Алек никогда не остаётся у него ночевать: кровати в Итоне узкие, тесные, целомудренные, рассчитаны на одного подростка — Грег сам на такой едва помещается, — а Алек любит размах и простор. И Грег с этим мирится — мирился до недавнего, — но с тех пор как Алек спутался с этим, Грега не покидает панический страх. Кажется, отпусти он Алека хотя бы на миг — и это уже навсегда.
— Ну хочешь, я на полу лягу? Только не уходи. Пожалуйста!
— Не хочу.
Алек настроен решительно, и это придаёт решительности Грегу.
— Подожди. — Грег подрывается на ноги. — У меня идея. Уловка срабатывает — Алек падок на идеи.
Грег бравирует своей силой — Алека заводит мощь — и под недоверчивый смех Алека, играючи, в одиночку переносит кровать Алека из его комнаты в свою: ему не сложно на волне эйфории — возвращение Алека и предвкушение ночи с ним удесятеряют его — и без того немалые — силы.

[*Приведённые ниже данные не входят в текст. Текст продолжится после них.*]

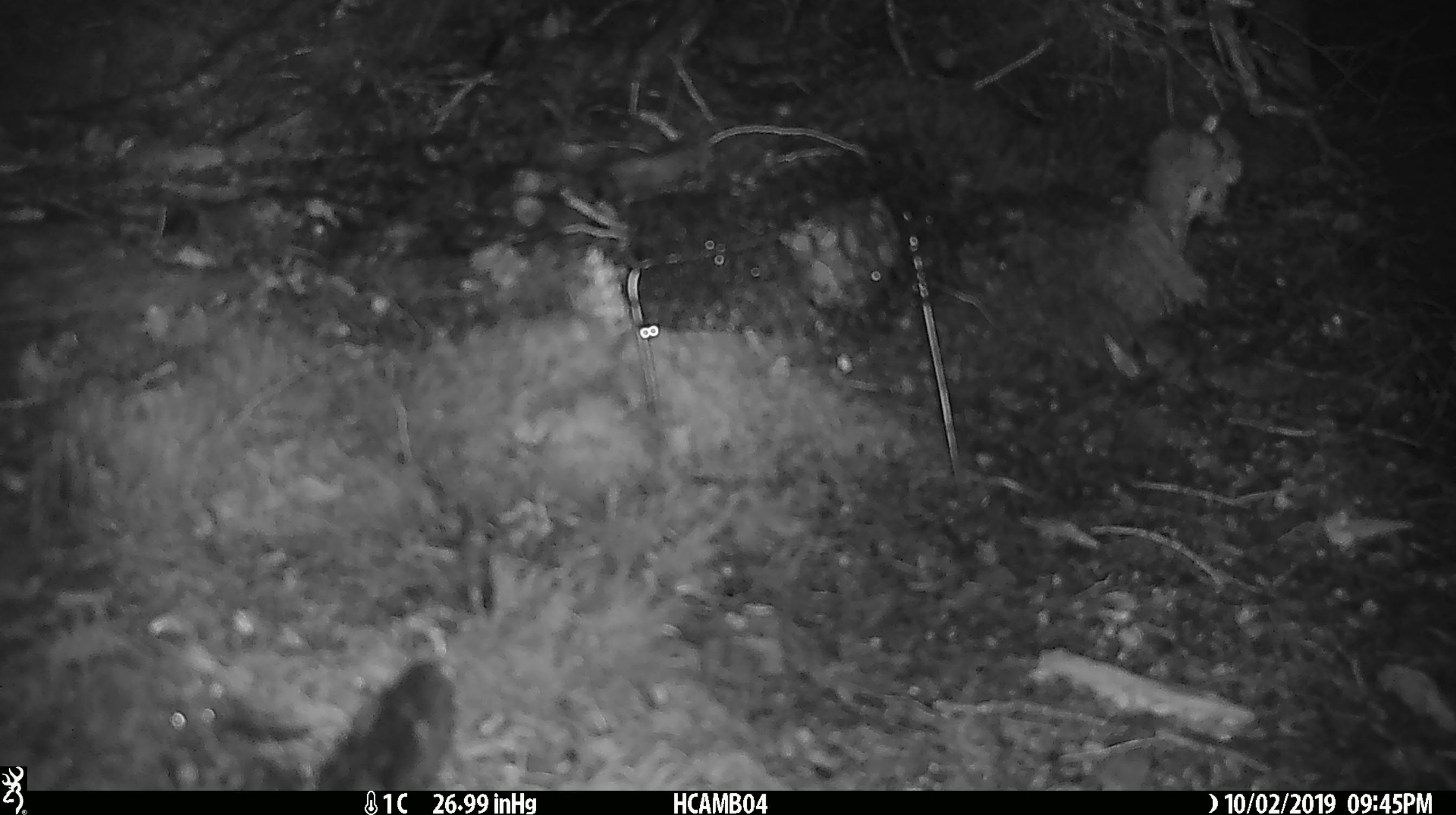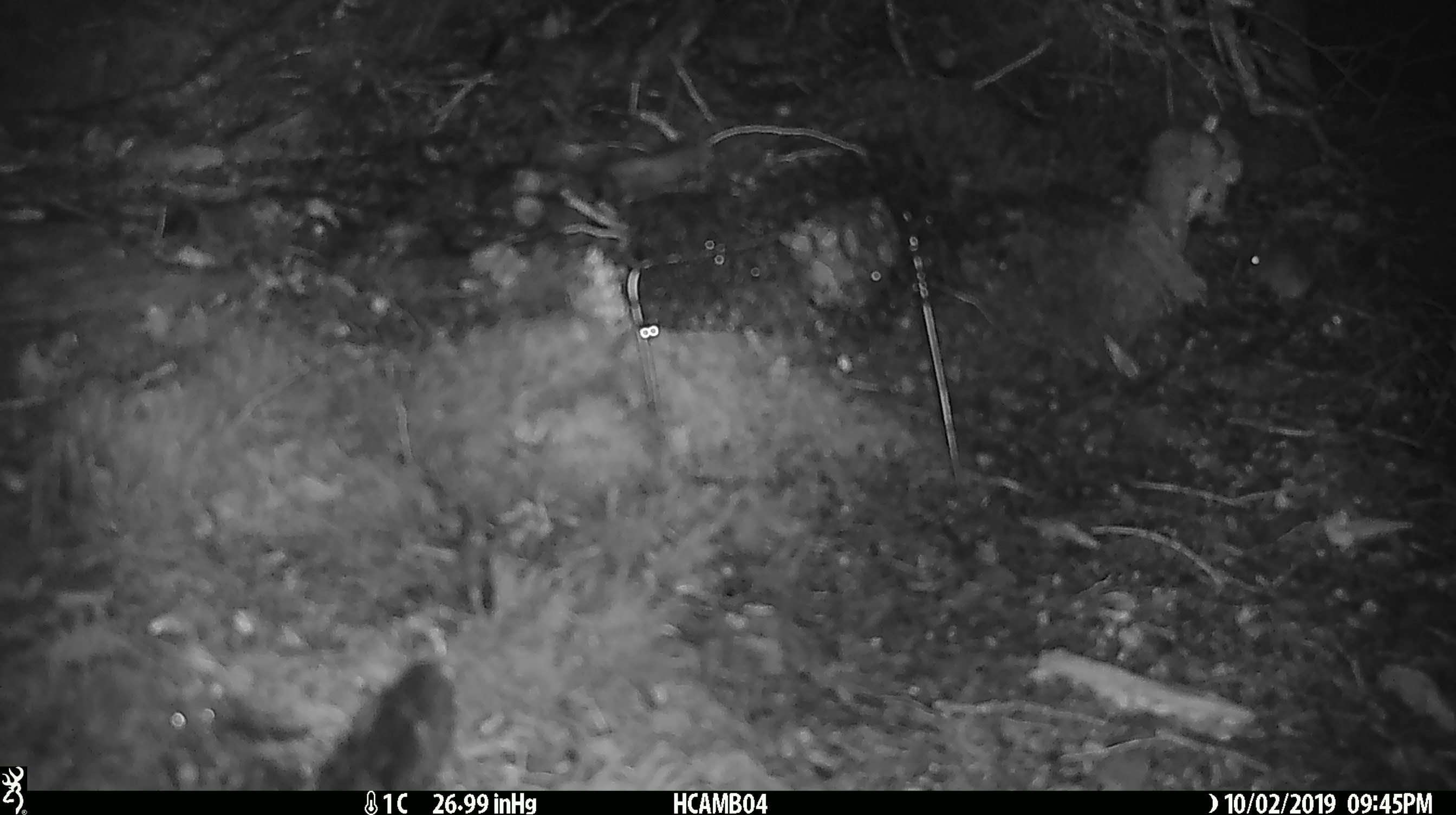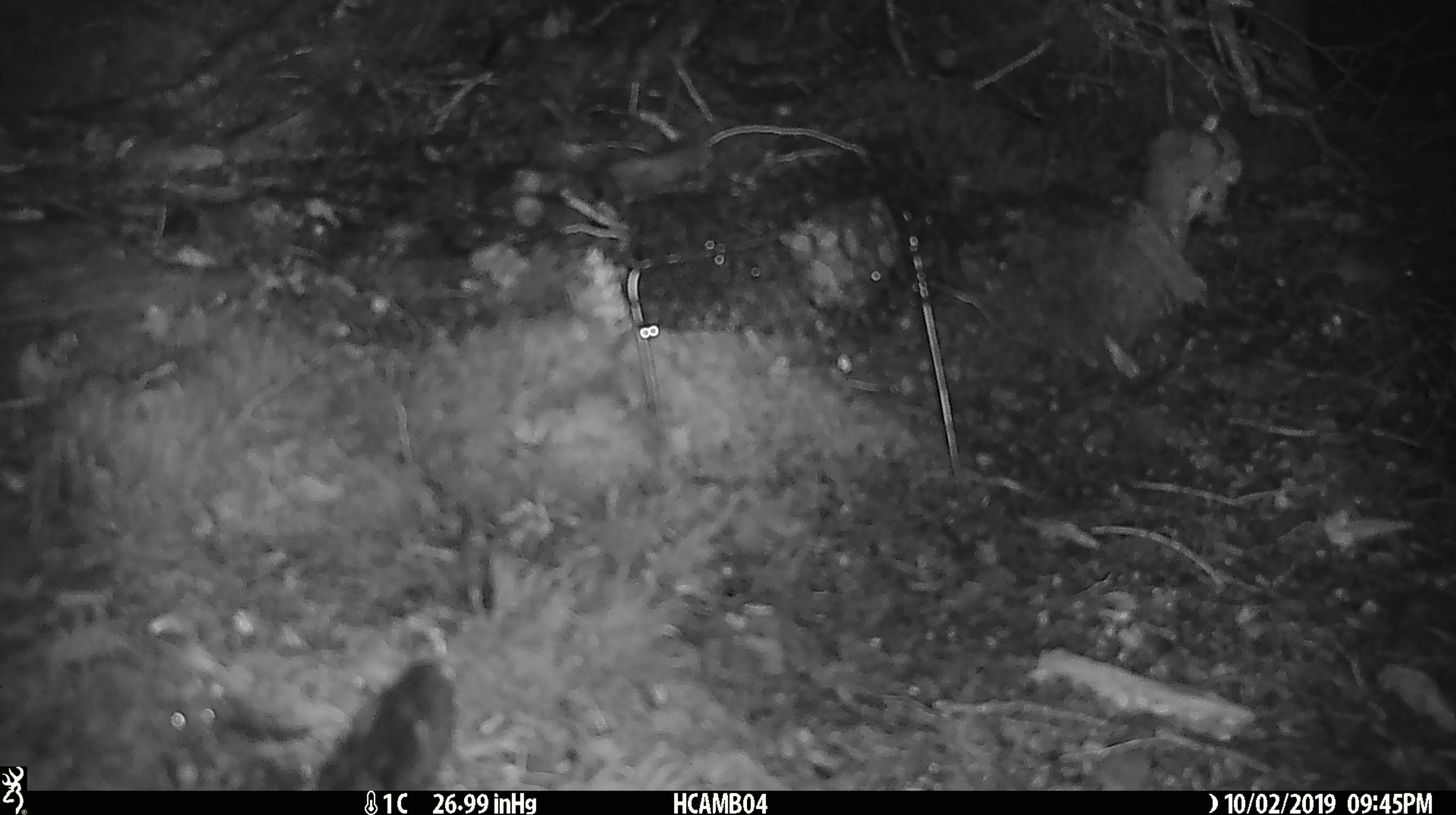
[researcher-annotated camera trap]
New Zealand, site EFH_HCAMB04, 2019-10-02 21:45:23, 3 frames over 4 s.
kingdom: Animalia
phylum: Chordata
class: Mammalia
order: Rodentia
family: Muridae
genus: Mus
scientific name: Mus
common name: mouse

Подвиг Алека впечатляет, и он впервые остаётся у Грега. Алек доволен — он любит эффектные жесты, — и Грег переводит дыхание: он отвоевал Алека ещё на одну ночь. Засыпают они только под утро — Грег не унимается, пока не навёрстывает все те ночи, что они так бездарно упустили из-за глупой Алековой блажи. Грег просыпается первым — вместе с солнцем, правда, солнце в этот поздний осенний день встаёт не то чтобы очень рано. Вид голого спящего Алека тут же снимает остатки сна и усталости, и тело Грега окончательно пробуждается к жизни.